▶ [WRITTEN PROBLEM] Extract each of the items below and reproduce every line verbatim, without alteration.
※ ※ ※
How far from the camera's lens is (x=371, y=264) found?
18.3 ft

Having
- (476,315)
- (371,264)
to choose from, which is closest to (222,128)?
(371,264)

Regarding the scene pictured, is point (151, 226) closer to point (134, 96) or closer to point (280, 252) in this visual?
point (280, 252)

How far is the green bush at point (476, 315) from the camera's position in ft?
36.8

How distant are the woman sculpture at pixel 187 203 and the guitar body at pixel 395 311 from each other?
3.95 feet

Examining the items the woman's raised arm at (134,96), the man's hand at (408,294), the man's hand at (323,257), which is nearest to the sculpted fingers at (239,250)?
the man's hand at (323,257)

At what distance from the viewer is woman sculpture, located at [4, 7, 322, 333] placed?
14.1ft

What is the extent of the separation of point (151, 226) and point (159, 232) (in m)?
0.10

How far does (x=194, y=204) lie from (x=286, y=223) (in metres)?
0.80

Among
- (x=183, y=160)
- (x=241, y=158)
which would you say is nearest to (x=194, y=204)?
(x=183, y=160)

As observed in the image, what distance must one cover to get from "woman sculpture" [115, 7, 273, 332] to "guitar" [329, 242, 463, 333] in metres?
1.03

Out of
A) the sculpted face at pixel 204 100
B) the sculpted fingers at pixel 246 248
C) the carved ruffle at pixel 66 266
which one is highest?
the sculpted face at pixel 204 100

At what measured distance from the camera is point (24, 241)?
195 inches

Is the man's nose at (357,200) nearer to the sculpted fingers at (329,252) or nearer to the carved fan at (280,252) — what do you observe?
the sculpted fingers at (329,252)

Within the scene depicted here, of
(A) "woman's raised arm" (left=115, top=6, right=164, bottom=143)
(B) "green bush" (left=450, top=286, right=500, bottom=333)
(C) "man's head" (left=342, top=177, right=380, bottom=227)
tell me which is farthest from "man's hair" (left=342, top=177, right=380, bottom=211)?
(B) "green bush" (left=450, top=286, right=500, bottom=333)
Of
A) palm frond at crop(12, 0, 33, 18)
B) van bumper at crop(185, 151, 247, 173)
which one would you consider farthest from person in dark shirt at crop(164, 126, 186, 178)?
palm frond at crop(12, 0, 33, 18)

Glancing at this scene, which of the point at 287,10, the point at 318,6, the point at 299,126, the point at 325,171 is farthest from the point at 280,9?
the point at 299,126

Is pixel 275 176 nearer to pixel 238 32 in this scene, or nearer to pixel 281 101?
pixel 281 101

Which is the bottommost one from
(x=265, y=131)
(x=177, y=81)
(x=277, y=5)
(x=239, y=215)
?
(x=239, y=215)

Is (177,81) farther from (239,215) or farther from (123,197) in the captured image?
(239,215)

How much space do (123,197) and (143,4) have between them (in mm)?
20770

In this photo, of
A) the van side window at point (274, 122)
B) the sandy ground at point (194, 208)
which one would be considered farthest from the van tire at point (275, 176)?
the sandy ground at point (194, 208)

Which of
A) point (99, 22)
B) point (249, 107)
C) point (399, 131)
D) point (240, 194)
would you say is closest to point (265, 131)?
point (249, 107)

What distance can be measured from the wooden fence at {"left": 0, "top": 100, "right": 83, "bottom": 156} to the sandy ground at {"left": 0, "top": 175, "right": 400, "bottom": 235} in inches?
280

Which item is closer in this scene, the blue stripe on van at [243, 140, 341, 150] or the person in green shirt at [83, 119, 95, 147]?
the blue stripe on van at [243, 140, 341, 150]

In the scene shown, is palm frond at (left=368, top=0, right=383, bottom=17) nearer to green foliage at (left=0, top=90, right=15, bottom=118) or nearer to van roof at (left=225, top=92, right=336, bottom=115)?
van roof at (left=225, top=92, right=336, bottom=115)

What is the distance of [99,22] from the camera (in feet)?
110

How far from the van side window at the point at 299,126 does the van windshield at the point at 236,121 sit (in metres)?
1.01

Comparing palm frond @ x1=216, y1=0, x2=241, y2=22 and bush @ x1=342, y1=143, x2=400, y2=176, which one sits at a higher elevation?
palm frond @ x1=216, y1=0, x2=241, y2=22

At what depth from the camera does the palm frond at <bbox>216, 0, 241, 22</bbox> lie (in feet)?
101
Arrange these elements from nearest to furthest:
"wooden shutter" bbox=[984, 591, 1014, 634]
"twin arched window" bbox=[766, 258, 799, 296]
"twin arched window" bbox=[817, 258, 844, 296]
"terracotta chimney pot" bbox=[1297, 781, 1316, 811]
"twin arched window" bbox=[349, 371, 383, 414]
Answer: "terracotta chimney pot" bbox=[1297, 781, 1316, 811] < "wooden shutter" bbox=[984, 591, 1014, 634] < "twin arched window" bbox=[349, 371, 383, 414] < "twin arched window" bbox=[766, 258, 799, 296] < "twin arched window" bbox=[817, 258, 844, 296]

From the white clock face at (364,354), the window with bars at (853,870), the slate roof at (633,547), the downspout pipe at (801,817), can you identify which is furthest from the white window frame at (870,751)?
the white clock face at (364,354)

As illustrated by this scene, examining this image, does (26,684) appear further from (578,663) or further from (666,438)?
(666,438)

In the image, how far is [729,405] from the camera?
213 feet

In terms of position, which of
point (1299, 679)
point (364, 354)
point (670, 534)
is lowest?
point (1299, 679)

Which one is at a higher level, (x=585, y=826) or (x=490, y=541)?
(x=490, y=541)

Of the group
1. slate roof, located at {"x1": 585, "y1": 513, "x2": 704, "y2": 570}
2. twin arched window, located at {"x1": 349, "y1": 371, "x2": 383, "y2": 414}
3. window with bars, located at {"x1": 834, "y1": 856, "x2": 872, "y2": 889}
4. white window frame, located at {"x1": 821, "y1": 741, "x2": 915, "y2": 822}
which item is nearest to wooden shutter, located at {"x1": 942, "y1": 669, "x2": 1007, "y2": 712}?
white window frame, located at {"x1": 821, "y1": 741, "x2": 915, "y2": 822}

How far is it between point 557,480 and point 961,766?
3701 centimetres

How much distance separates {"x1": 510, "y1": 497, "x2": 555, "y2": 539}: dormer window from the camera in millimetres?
※ ※ ※
▶ [FINISHED TASK]
How far from the camera's lens is (x=371, y=264) found?
18.3 ft

Having
- (476,315)
- (371,264)
to choose from, which is closest to (222,128)?
(371,264)

Regarding the scene pictured, is point (151, 226) closer to point (134, 96) or closer to point (280, 252) in this visual?
point (280, 252)

How far is the green bush at point (476, 315) from the camera's position in ft?
36.8

How distant are the woman sculpture at pixel 187 203 and the guitar body at pixel 395 311 from each other?
3.95 feet

Examining the items the woman's raised arm at (134,96), the man's hand at (408,294), the man's hand at (323,257), which is nearest to the sculpted fingers at (239,250)?
the man's hand at (323,257)

At what distance from the viewer is woman sculpture, located at [4, 7, 322, 333] placed?
14.1ft

What is the extent of the separation of point (151, 226) and point (159, 232) (in m)?
0.10

How far does (x=194, y=204) lie from (x=286, y=223) (in metres)?
0.80

Among
- (x=183, y=160)
- (x=241, y=158)
which would you say is nearest to (x=194, y=204)?
(x=183, y=160)

As observed in the image, what distance must one cover to get from "woman sculpture" [115, 7, 273, 332] to "guitar" [329, 242, 463, 333] in metres?
1.03

Out of
A) the sculpted face at pixel 204 100
B) the sculpted fingers at pixel 246 248
C) the carved ruffle at pixel 66 266
which one is highest?
the sculpted face at pixel 204 100

At what measured distance from the camera is point (24, 241)?
195 inches

Is the man's nose at (357,200) nearer to the sculpted fingers at (329,252) or nearer to the carved fan at (280,252) — what do you observe?
the sculpted fingers at (329,252)

Within the scene depicted here, of
(A) "woman's raised arm" (left=115, top=6, right=164, bottom=143)
(B) "green bush" (left=450, top=286, right=500, bottom=333)
(C) "man's head" (left=342, top=177, right=380, bottom=227)
tell me which is farthest from "man's hair" (left=342, top=177, right=380, bottom=211)?
(B) "green bush" (left=450, top=286, right=500, bottom=333)
Of
A) palm frond at crop(12, 0, 33, 18)
B) van bumper at crop(185, 151, 247, 173)
which one would you consider farthest from person in dark shirt at crop(164, 126, 186, 178)?
palm frond at crop(12, 0, 33, 18)

Glancing at this scene, which of the point at 287,10, the point at 318,6, the point at 299,126, the point at 325,171 is farthest from the point at 280,9?
the point at 299,126

Is pixel 275 176 nearer to pixel 238 32 in this scene, or nearer to pixel 281 101?
pixel 281 101

Which is the bottommost one from
(x=265, y=131)
(x=177, y=81)
(x=277, y=5)
(x=239, y=215)
?
(x=239, y=215)

Is (177,81) farther from (239,215) or farther from (123,197) in the captured image?
(239,215)

How much space do (123,197) and (143,4) have between them (in mm)?
20770

In this photo, of
A) the van side window at point (274, 122)
B) the sandy ground at point (194, 208)
which one would be considered farthest from the van tire at point (275, 176)?
the sandy ground at point (194, 208)

Which of
A) point (99, 22)
B) point (249, 107)
C) point (399, 131)
D) point (240, 194)
would you say is closest to point (265, 131)?
point (249, 107)

What distance can be measured from the wooden fence at {"left": 0, "top": 100, "right": 83, "bottom": 156} to the sandy ground at {"left": 0, "top": 175, "right": 400, "bottom": 235} in inches?
280

Which item is closer in this scene, the blue stripe on van at [243, 140, 341, 150] or the person in green shirt at [83, 119, 95, 147]?
the blue stripe on van at [243, 140, 341, 150]

In the scene shown, is palm frond at (left=368, top=0, right=383, bottom=17) nearer to green foliage at (left=0, top=90, right=15, bottom=118) or nearer to van roof at (left=225, top=92, right=336, bottom=115)?
van roof at (left=225, top=92, right=336, bottom=115)

What is the distance of [99,22] from the camera (in feet)?
110

How far from the van side window at the point at 299,126 does the van windshield at the point at 236,121 sit (in metres)?
1.01

Comparing palm frond @ x1=216, y1=0, x2=241, y2=22 and bush @ x1=342, y1=143, x2=400, y2=176, which one sits at a higher elevation?
palm frond @ x1=216, y1=0, x2=241, y2=22

At what depth from the camera does the palm frond at <bbox>216, 0, 241, 22</bbox> lie (in feet)?
101
Arrange these elements from nearest to furthest:
"wooden shutter" bbox=[984, 591, 1014, 634]
"twin arched window" bbox=[766, 258, 799, 296]
"twin arched window" bbox=[817, 258, 844, 296]
"terracotta chimney pot" bbox=[1297, 781, 1316, 811]
"twin arched window" bbox=[349, 371, 383, 414]
Answer: "terracotta chimney pot" bbox=[1297, 781, 1316, 811] < "wooden shutter" bbox=[984, 591, 1014, 634] < "twin arched window" bbox=[349, 371, 383, 414] < "twin arched window" bbox=[766, 258, 799, 296] < "twin arched window" bbox=[817, 258, 844, 296]

From the white clock face at (364,354), the window with bars at (853,870), the slate roof at (633,547), the downspout pipe at (801,817), can you identify which is furthest from the white window frame at (870,751)?
the white clock face at (364,354)

As illustrated by this scene, examining this image, does (26,684) appear further from (578,663) or further from (666,438)?
(666,438)

In the image, how far is [729,405] from the camera?
213 feet

In terms of position, which of
point (1299, 679)
point (364, 354)
point (670, 534)
is lowest?
point (1299, 679)

Which one is at a higher level, (x=585, y=826) or (x=490, y=541)?
(x=490, y=541)

Of the group
1. slate roof, located at {"x1": 585, "y1": 513, "x2": 704, "y2": 570}
2. twin arched window, located at {"x1": 349, "y1": 371, "x2": 383, "y2": 414}
3. window with bars, located at {"x1": 834, "y1": 856, "x2": 872, "y2": 889}
4. white window frame, located at {"x1": 821, "y1": 741, "x2": 915, "y2": 822}
which item is nearest to wooden shutter, located at {"x1": 942, "y1": 669, "x2": 1007, "y2": 712}?
white window frame, located at {"x1": 821, "y1": 741, "x2": 915, "y2": 822}

How far is it between point 557,480 and point 961,766?
3701 centimetres

How much distance separates {"x1": 510, "y1": 497, "x2": 555, "y2": 539}: dormer window from the camera in millimetres?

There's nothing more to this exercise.